Dizer prelúdios

by André Jesus

Há algum tempo já que não me alimentava de coisas que injectam poderes no cérebro. De vez em quando, mas mesmo muito pouco, lembro-me de quando tudo era muito mais simples e a vontade de me expressar através da escrita era maior. Criei um lugar virtual com uma aparência de manifesto Comunista, mas no entanto escrevi absolutamente pouco. É limitada a minha vontade para este tipo de assuntos da leitura e da escrita. Sei que gosto, mas não o faço, logo não o respiro. Como se precisasse de tempo para me sentir realmente apaixonado por palavras e vírgulas. A chave da evolução encontra sem dúvida o seu equilíbrio na inocência dos êxodos. Ao ponto de se criar e recriar, quando bem se quer, o universo para sempre pela primeira vez. Os dias são sempre novos para os moralistas e para os “carpe diem” proclamados por tesões de mijo que se julgam mestres em consciência moral. A idade é um tónico que conforme envelhece faz ferver muito menos sangue a cada contacto e fotografia trivial da atmosfera que nos rodeia. Aquilo que vejo dói muito menos. Gritos, revoluções e mutações transpiram cada vez menos. Já não respondo a tiros de partida fulminantes como se o amanhã fosse um talvez. A lei dos dias giram em torno da guerra entre o sol e a lua, mas nós somos apenas espectadores de um espectáculo que acaba sempre em empate a cada 12 horas. Uma força tem sempre de prevalecer sobre a outra. A minha imaginação tem sofrido graves acidentes intelectuais. Hoje decidi tomar uma dose de Mozart. É sempre misteriosa a forma como tudo parece rimar neste universo desde que foi reconhecida a ciência das coisas.
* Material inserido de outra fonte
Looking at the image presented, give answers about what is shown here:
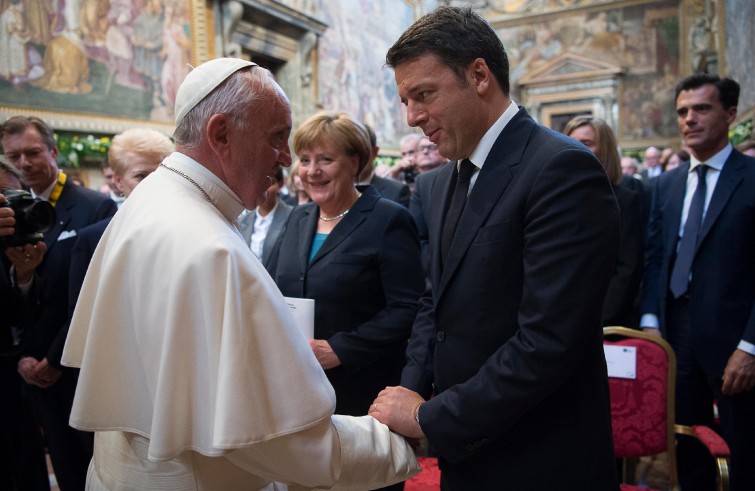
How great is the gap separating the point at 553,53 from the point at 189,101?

Parece-me que ele começou com uma sonata número não sei do quê, que foi apresentada nalgum número de opus não sei de quem e que eram todos o mesmo número mas que afinal não. Foi uma hora vertiginosa, a nível matemático. Mozart sim, é a droga. É o épico. A verdadeira iluminação neuronal sem qualquer fonte de luz física. Já tinha saudades dele e não tantas como tenho de mim.